◆ **EXCERPT**
The opinion of the court was delivered by: James F. McCLURE, Jr. United States District Judge
On July 19, 2004, plaintiff-relator Rodney Repko commenced this civil action with the filing of a complaint against defendants Guthrie Clinic, P.C., Guthrie Healthcare System, Inc., Robert Packer Hospital, Kevin Carey, and Terence Devine. Plaintiff-relator's complaint sets forth a cause of action based on the False Claims Act, and was filed under the qui tam provisions of the act which authorize private individuals to bring a civil action in the name of the United States. 31 U.S.C. § 3730(b).
On June 6, 2006, the United States filed a notice of election declining to intervene in the action. (Rec. Doc. No. 27.) On June 8, 2006, we ordered that the complaint be unsealed and served upon the defendant. (Rec. Doc. No. 28.) On October 6, 2006, plaintiff-relator filed an amended complaint. (Rec. Doc. No. 29.) On October 12, 2007, with defendants' permission, plaintiff-relator filed another amended complaint which removed Kevin Carey as a defendant. (Rec. Doc. No. 64.)

◆ **DATA UNDER STUDY**

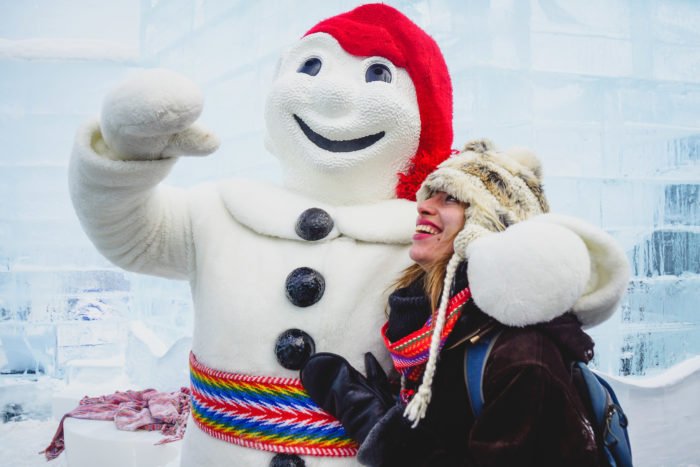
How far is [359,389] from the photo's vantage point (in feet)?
3.33

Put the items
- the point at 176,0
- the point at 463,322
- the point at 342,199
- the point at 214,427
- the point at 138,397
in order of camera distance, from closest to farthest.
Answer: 1. the point at 463,322
2. the point at 214,427
3. the point at 342,199
4. the point at 138,397
5. the point at 176,0

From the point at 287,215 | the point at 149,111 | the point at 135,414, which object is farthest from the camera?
the point at 135,414

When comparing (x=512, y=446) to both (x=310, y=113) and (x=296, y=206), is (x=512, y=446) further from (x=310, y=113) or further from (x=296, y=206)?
(x=310, y=113)

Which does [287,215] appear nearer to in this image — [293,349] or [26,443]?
[293,349]

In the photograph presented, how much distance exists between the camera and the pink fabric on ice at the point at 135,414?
7.70 ft

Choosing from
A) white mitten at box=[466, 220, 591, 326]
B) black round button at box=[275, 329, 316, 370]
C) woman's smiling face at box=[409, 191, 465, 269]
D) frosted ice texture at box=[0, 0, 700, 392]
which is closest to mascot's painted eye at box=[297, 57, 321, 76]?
woman's smiling face at box=[409, 191, 465, 269]

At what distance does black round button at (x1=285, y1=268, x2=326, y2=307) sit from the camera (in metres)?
1.10

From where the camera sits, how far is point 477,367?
0.80 m

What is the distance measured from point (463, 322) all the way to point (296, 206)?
0.48 meters

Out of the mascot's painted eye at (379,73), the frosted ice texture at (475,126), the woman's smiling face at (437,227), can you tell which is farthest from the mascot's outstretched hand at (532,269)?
the frosted ice texture at (475,126)

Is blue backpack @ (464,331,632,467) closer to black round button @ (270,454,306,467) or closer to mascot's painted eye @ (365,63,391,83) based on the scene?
black round button @ (270,454,306,467)

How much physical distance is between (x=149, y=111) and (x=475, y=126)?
224 cm

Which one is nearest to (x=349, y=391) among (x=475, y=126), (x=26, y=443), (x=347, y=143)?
(x=347, y=143)

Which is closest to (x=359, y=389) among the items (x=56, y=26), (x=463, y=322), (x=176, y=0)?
(x=463, y=322)
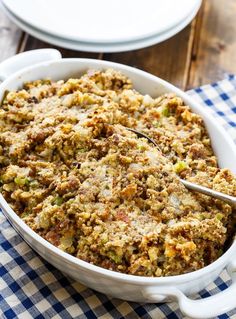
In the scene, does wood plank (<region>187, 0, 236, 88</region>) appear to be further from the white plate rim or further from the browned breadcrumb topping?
the browned breadcrumb topping

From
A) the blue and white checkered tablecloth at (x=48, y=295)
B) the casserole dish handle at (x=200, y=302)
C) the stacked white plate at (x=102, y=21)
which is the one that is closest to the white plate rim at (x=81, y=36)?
the stacked white plate at (x=102, y=21)

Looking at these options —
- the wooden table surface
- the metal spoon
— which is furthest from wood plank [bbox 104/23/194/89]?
the metal spoon

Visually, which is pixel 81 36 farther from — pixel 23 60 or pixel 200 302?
pixel 200 302

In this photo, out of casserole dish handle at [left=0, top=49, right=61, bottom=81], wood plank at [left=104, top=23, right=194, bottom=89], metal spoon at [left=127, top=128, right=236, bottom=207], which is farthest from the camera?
wood plank at [left=104, top=23, right=194, bottom=89]

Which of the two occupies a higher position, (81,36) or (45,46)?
(81,36)

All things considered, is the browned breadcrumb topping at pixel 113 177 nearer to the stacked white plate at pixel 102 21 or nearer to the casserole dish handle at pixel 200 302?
the casserole dish handle at pixel 200 302

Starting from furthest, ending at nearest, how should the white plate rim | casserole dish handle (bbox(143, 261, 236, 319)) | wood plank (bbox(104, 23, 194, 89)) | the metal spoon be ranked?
wood plank (bbox(104, 23, 194, 89)) → the white plate rim → the metal spoon → casserole dish handle (bbox(143, 261, 236, 319))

◆ **PROBLEM REQUIREMENTS**
Copy out the part of the court opinion that opens with the words "On June 6, 2006, the" and closes with "Doc. No. 64.)", swapping "plaintiff-relator" for "the relator".

◆ **OUTPUT BELOW**
On June 6, 2006, the United States filed a notice of election declining to intervene in the action. (Rec. Doc. No. 27.) On June 8, 2006, we ordered that the complaint be unsealed and served upon the defendant. (Rec. Doc. No. 28.) On October 6, 2006, the relator filed an amended complaint. (Rec. Doc. No. 29.) On October 12, 2007, with defendants' permission, the relator filed another amended complaint which removed Kevin Carey as a defendant. (Rec. Doc. No. 64.)